Discriminator - SuperDeepConvDiscriminator
The discriminator consists of 4 convolutions with batch normalization and leaky ReLU after each layer, followed with a flattening operation, and two linear layers, lastly activated with sigmoid for binary classification.
For training the model, we instanciate a generator and discriminator. We repeat the following steps for n_epochs.
We train the discriminator; we generate fake samples with the generator, and the discriminator predicts whether a drawing is real or fake on both the fake and real data. We calculate the loss of this process, backpropagate and take an optimizer step.
The generator generates a new batch. The discriminator predicts, and we calculate the loss as a binary cross entropy, such that the generator is rewarded if it fools the discriminator. We calculate the loss of this process, backpropagate and take an optimizer step.
When a model is trained, it can generate drawings.
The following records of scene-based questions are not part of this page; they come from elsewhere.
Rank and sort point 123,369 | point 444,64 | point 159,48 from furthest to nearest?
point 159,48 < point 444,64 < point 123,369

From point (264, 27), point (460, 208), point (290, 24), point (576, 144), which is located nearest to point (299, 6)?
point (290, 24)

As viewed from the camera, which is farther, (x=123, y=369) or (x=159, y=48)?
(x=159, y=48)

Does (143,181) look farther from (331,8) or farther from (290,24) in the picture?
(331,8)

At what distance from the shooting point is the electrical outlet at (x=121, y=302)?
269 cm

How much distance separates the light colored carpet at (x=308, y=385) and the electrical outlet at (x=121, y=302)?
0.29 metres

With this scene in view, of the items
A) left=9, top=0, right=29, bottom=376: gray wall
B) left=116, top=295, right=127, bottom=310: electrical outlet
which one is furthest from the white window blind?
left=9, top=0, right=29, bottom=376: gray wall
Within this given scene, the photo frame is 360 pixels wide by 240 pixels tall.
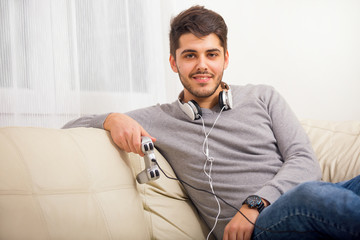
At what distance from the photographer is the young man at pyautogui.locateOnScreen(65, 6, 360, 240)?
47.6 inches

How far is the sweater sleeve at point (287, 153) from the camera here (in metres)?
1.23

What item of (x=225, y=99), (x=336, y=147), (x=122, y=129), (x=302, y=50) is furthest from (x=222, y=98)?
(x=302, y=50)

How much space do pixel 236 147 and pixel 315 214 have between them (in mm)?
578

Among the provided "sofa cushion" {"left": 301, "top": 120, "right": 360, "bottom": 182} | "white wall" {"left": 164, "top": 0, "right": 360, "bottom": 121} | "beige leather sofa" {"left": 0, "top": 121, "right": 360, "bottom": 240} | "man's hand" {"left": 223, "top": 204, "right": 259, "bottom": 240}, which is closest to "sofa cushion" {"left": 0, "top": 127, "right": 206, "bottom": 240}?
"beige leather sofa" {"left": 0, "top": 121, "right": 360, "bottom": 240}

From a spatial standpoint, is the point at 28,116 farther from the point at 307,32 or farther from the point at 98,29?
the point at 307,32

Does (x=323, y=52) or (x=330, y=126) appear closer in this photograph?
(x=330, y=126)

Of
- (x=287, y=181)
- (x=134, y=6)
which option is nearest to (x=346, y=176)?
(x=287, y=181)

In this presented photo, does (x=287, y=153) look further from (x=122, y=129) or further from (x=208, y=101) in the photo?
(x=122, y=129)

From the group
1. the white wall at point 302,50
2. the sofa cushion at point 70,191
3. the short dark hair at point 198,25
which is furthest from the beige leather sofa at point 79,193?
the white wall at point 302,50

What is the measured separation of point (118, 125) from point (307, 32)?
1804 mm

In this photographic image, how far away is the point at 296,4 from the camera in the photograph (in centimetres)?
253

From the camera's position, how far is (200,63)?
1.50 meters

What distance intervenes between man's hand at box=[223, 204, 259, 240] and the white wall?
1.46 metres

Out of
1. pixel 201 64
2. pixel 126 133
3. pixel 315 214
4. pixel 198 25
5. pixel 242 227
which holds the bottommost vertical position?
pixel 242 227
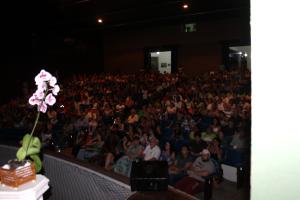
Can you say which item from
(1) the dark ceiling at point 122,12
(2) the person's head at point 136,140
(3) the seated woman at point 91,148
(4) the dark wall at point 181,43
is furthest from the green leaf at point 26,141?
(4) the dark wall at point 181,43

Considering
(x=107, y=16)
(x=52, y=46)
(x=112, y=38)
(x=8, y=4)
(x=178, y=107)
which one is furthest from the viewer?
(x=112, y=38)

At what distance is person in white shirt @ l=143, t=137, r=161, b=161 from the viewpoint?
278 inches

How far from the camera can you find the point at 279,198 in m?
1.03

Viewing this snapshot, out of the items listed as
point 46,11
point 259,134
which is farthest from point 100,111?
point 259,134

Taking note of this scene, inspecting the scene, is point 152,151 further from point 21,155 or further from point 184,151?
point 21,155

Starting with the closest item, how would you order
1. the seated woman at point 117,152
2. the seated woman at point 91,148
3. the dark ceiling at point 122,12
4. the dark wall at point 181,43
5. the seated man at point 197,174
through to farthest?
the seated man at point 197,174 → the seated woman at point 117,152 → the seated woman at point 91,148 → the dark ceiling at point 122,12 → the dark wall at point 181,43

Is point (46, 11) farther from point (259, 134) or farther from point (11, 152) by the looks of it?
point (259, 134)

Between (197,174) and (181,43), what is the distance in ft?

The discriminator is usually better than the generator, as seen on the loss curve.
We experimented with generating dogsl, stop signs, apples and cats+dogs as well. The resulting figures can be found in figs
While these results are not perfect, they're a good start. Randomness seemed to help the model generalize better, and we observed deeper models performed better than shallower models.
To replicate our results, run
python train.py
This script can be modified to change hyperparameters, models, data etc. We use ml-flow for tracking experiment results. As such, a ml-flow tracking server must be hosted for the script to execute correctly. We hosted it on a local host with the command
mlflow ui
More models can be added in src/models.py.